- **TEXTO PROPORCIONADO**:

>>>>>

A modo de conclusión, pues, la película de Osuna permite toparse con una cruda realidad, sin el tono frío e indiferente que mimetiza las actitudes de algunos jóvenes de estas barriadas, para quienes cualquier adjetivo de desaliento o desmoralizador, el dios Caos les da algunas coordenadas para subsistir. Esta forma de habitar el mundo, parece, substancialmente, la unión de dos grandes vacíos: el del muchacho al que encarna Rolando Tejedor y sus motivaciones finales.

Así que son diversas las voces sobre el orden social, la abyección y la marginalidad en el cine colombiano de largometrajes de ficción. Además, con rasgos distintivos en todas las cintas donde se exponen la violencia y la penuria. El cineasta brasilero Glauber Rocha —Dios y el diablo en la tierra del sol (Deus e o Diabo na Terra do Sol, 1964)— hizo en su momento su atinado alegato al sectarismo, a la intimidación y a la pobreza en América Latina, con el agregado de fanatismo y rituales violentos del hombre, para luego rebelarse contra la iniquidad y las falsas deidades.

<<<<<

- **OBJETIVO**:
Redacta la continuación del texto anterior sobre la marginalidad en el cine colombiano, empezando justo después de su última oración.

Fragmentos de datos de cuadros delimitadores:
>>>>>

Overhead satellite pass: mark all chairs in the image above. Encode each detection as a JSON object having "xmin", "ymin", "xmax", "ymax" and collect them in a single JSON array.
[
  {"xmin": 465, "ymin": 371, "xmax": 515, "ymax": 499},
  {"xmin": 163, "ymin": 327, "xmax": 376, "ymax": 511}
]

<<<<<

- **RESPUESTA**:
(1) En ese sentido, “champetúo”, o de “clase baja” son utilizados como eufemismo de “negro”. Ese es un punto de partida poderoso para comprender el espacio en el que surge la champeta. En palabras de Catalina Ruiz-Navarro: “El Joe (el gran Joe) acostumbraba a decir en sus discos ‘champetúo’ haciendo un llamado a su historia, a su raza, a su barrio de negros pobres a los que llamaban ‘champetas’, un mote que antes se usaba para referirse a un cuchillo hechizo, oxidado y sin filo: lo más burdo de lo burdo; una palabra que alguien pensó idónea para referirse a los negros de la ciudad” (Gabriel Corredor Aristizabal).